Unfortunately, the union-dominated Legislature has not shown any signs yet of tackling a major problem that could threaten the state’s gig economy. In May, the California Supreme Court tossed out the long-existing standard for determining whether a company may classify its workers as contractors rather than full-time employees, in the Dynamex v. Superior Court of Los Angeles County decision.
The new presumption is that workers are employees unless the company can pass every part of a three-pronged “ABC” test: A) The company cannot be directing the worker’s performance. B) The worker must do work outside the scope of the company’s normal business. C) The worker must have made a decision to operate as an independent business. The decision’s reach still is unclear, but if the courts apply it broadly, it could harm not only tech businesses and delivery companies that are dependent on a contractor model, but established businesses such as home healthcare, barbershops, landscaping, and even strip clubs.
There has been much public discussion about Dynamex — the way it stifles business development by driving up labor costs by more than a third, how it applies a 20th century industrial model to the gig economy, and how the vast majority of contract workers prefer their current, flexible arrangement to the 9-5 full-time model. Democratic legislators largely are unmoved, but perhaps they will be persuaded by a Los Angeles Times column Tuesday by Stormy Daniels. If nothing else, her dispute with Donald Trump might encourage them to read it.

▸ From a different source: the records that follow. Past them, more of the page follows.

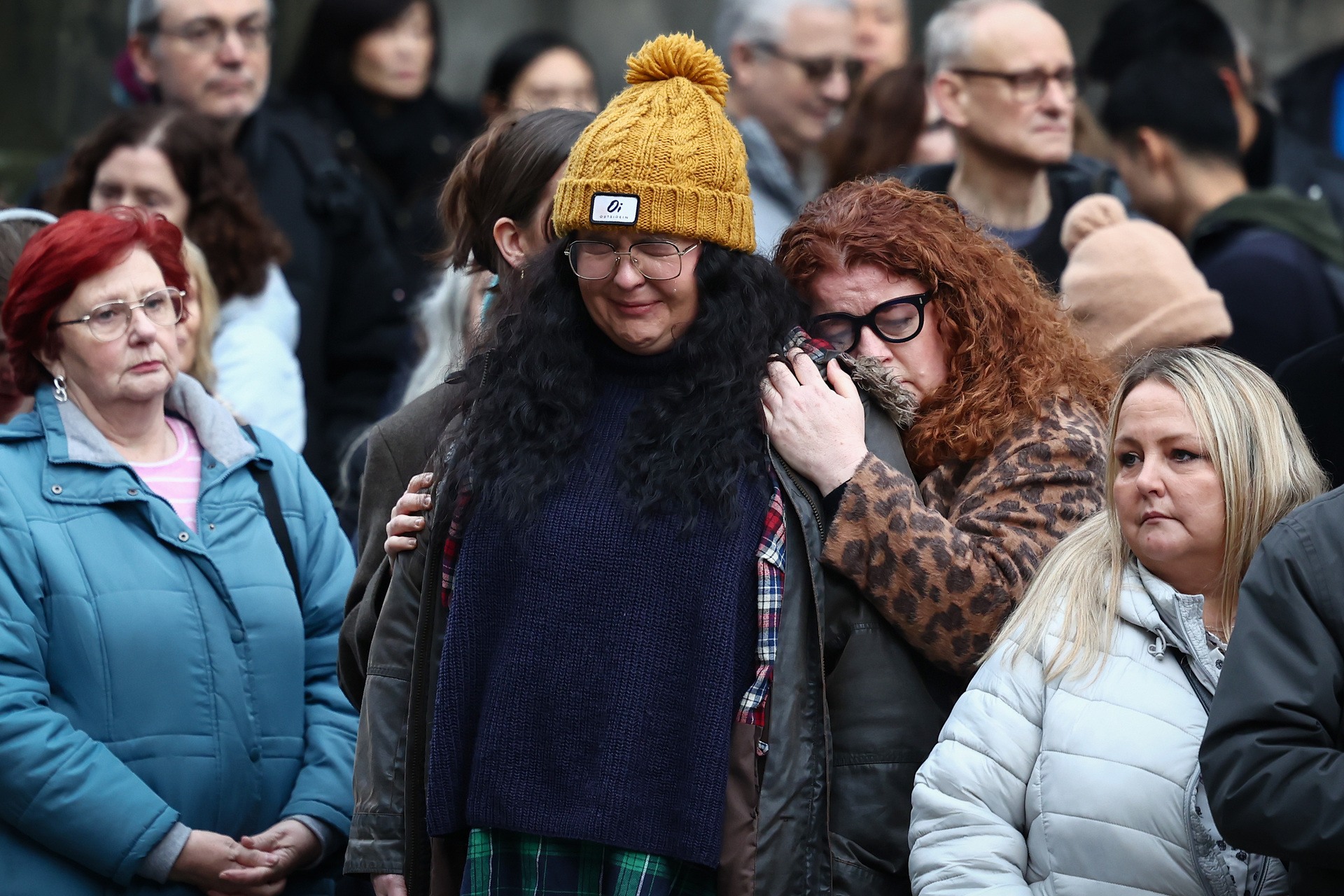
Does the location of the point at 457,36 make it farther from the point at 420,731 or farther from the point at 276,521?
the point at 420,731

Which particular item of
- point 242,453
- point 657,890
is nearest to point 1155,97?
point 242,453

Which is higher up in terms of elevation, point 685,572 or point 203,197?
point 203,197

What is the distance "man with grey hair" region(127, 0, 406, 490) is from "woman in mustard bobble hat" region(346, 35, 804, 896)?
8.86 feet

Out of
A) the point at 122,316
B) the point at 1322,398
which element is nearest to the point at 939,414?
the point at 1322,398

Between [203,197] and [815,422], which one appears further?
[203,197]

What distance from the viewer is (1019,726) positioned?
2.83 metres

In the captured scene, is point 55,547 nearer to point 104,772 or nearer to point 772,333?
point 104,772

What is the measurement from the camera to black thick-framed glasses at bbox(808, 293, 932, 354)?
3.24 m

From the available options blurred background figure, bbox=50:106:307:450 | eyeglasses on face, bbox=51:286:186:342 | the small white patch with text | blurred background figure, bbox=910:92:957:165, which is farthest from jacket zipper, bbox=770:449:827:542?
blurred background figure, bbox=910:92:957:165

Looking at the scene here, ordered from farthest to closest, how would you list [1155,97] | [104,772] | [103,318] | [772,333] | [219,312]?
1. [1155,97]
2. [219,312]
3. [103,318]
4. [104,772]
5. [772,333]

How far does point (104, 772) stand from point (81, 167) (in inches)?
96.8

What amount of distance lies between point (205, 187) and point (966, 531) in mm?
3013

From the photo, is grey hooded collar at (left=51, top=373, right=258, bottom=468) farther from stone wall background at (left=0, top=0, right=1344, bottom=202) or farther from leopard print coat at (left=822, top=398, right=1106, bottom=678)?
stone wall background at (left=0, top=0, right=1344, bottom=202)

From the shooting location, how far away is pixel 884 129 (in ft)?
20.4
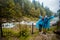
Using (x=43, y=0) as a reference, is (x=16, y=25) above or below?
below

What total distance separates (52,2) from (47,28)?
40 centimetres

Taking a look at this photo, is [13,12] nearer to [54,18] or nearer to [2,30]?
[2,30]

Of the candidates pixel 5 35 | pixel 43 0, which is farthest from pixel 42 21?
pixel 5 35

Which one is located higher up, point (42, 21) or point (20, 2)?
point (20, 2)

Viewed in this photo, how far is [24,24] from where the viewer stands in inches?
101

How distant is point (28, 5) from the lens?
2.58 m

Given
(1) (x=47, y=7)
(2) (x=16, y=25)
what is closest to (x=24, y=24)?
(2) (x=16, y=25)

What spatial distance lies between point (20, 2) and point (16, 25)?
1.18 ft

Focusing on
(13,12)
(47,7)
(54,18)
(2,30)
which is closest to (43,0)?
(47,7)

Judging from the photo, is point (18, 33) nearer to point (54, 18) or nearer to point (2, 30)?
point (2, 30)

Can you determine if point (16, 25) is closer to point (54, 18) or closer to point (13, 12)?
point (13, 12)

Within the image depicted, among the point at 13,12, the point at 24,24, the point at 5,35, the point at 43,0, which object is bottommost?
the point at 5,35

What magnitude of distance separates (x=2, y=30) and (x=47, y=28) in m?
0.69

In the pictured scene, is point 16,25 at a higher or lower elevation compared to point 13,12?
lower
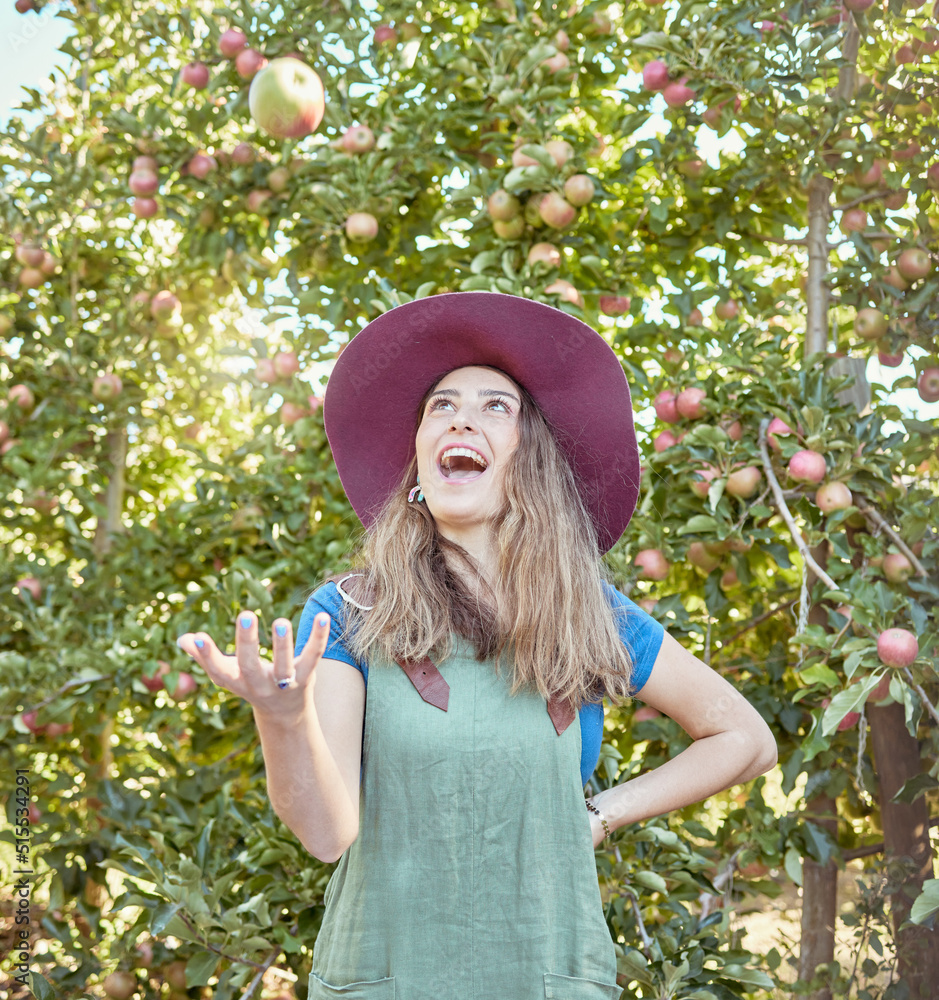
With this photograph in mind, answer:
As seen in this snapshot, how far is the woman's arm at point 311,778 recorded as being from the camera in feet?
2.63

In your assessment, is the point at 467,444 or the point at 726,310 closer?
the point at 467,444

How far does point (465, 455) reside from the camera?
121cm

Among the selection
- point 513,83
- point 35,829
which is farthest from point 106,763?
point 513,83

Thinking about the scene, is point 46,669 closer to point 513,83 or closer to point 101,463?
point 101,463

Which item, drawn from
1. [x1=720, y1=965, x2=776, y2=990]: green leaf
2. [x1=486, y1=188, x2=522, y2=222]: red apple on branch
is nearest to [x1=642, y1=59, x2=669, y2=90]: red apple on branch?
[x1=486, y1=188, x2=522, y2=222]: red apple on branch

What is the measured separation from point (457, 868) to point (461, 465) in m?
0.52

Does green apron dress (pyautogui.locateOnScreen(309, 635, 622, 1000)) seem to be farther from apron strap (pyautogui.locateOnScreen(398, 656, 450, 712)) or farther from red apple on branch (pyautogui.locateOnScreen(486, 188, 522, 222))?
red apple on branch (pyautogui.locateOnScreen(486, 188, 522, 222))

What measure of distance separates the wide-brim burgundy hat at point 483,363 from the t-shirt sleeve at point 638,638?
200mm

“The successful strippers I know are industrious entrepreneurs,” she wrote. “We move from club to club, going where the money is best. Many dancers are raising kids, attending school, or engaged in some other demanding pursuit, and we need to be able to work when we want, where we want, making reliable money paid at the end of each shift.”
Replace dancers with drivers or beauticians or whatnot and it’s easy to see her point. In fact, Daniels makes an excellent economic argument. What are the chances anyone in Sacramento will listen? It’s far more likely that these jobs will fade and in a few years from now, state lawmakers will be demanding an investigation into where they went.